MCCCI’s reaction followed a routine exercise the Ministry of Finance, Economic Planning and Development has undertaken to request government ministries, departments and agencies (MDAs) to make recommendations on how to boost non-tax revenue.
Non-tax revenue is traditionally collected through business licences and certificates, road traffic permits, passports and ground rent.
In a telephone interview, Treasury spokesperson Davis Sado yesterday said the proposals were normal during preparation of the national budget.
He said: “Treasury expects non tax revenue collectors to make propositions as to how much their sectors would raise.”
The Department of Immigration has since proposed to raise passport fees from K48 500 to K80 000.
Reacting to the potential increases in the cost of public services, MCCCI chief executive officer Chancellor Kaferapanjira in an interview yesterday described the development as an attempt to heap the State’s financial burden on poor people.
He said: “Whatever happens, you should know that the end user of the services will bear the consequences of this decision. The impact of the hikes in public services will be felt by poor people.
“Normally, you do not raise fees or taxes when the economy is doing badly. Besides, there is an apparent wastage of public funds which does not inspire any confidence. This is a punishment meted on people of this country.”
Kaferapanjira’s sentiments reflect the position of the chamber made in its analysis of the 2018/19 National Budget Statement as presented by then minister of Finance, Economic Planning and Development Goodall Gondwe in May last year.
In its statement, MCCCI asked members of Parliament (MPs) to scrutinise the proposed hikes to protect people from taking knocks from the adjustments and also warned government to tame its appetite for domestic borrowing.

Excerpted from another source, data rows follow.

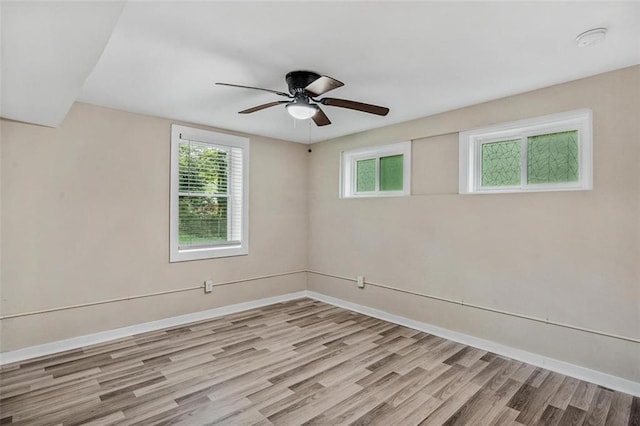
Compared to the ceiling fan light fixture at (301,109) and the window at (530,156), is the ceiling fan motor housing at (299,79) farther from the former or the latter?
the window at (530,156)

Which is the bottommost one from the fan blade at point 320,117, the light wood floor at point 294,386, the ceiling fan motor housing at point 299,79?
the light wood floor at point 294,386

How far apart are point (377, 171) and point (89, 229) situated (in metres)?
3.35

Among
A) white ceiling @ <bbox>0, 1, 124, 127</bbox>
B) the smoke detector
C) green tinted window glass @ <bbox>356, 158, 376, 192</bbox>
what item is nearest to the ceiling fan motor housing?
white ceiling @ <bbox>0, 1, 124, 127</bbox>

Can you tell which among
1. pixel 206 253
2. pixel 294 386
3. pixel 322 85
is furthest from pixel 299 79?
pixel 206 253

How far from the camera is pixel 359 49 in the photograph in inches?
86.1

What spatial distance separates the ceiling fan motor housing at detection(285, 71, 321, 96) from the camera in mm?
2459

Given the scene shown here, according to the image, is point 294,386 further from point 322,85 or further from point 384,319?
point 322,85

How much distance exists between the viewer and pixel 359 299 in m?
4.41

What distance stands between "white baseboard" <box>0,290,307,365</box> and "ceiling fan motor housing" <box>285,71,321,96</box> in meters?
2.96

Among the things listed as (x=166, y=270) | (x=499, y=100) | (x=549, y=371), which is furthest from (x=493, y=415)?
(x=166, y=270)

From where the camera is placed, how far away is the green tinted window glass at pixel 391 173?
4082mm

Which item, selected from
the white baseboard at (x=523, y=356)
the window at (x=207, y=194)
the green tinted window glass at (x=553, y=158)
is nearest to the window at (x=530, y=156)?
the green tinted window glass at (x=553, y=158)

During yesterday’s interview, Sado said: “What you are seeing are just proposals which are put into consideration before final figures are presented in the proposed budget.
“It is an engagement process with the non-tax revenue collectors. These decisions are made considering that public services should be cost reflective at the same time they should be affordable to Malawians.

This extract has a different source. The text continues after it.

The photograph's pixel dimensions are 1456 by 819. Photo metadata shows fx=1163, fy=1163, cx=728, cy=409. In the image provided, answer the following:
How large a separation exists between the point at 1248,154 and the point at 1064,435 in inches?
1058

“We do not want a scenario where we have very low fees, but the services are not available,” he said.
In his reaction, Gilbert Kachamba, an economics analyst based at the Catholic University, said the State was missing the point on the matter.

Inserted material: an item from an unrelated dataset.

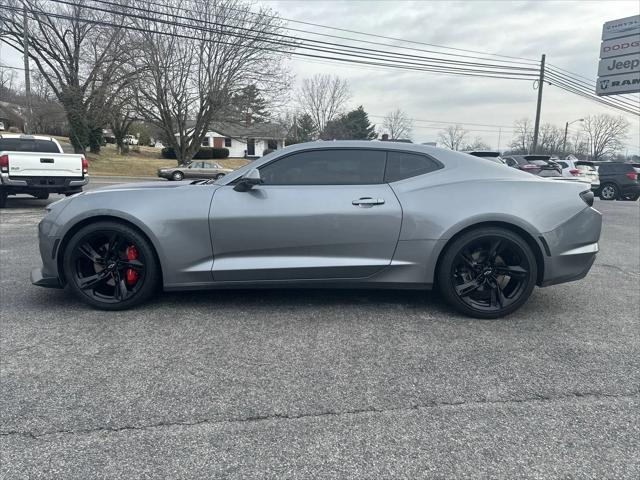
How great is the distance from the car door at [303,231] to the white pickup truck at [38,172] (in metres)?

He said: “We have seen government doing this kind of adjustments for many years in the past and what people expect is improvement of service delivery. This remains a pipe dream as we are yet to see any meaningful improvement in quality of services and efficiency.
“Malawians should therefore brace for tough times as the economy is on a downward spiral, costs are still rising.”
The Malawi Government financial year starts on July 1 and closes on June 30. However, due to the May 21 Tripartite Elections, the budget calendar was disrupted and today Minister of Finance, Economic Planning and Development Joseph Mwanamvekha is scheduled to table a provisional budget covering three months to end September.
The country’s comprehensive budget is expected to be tabled in September.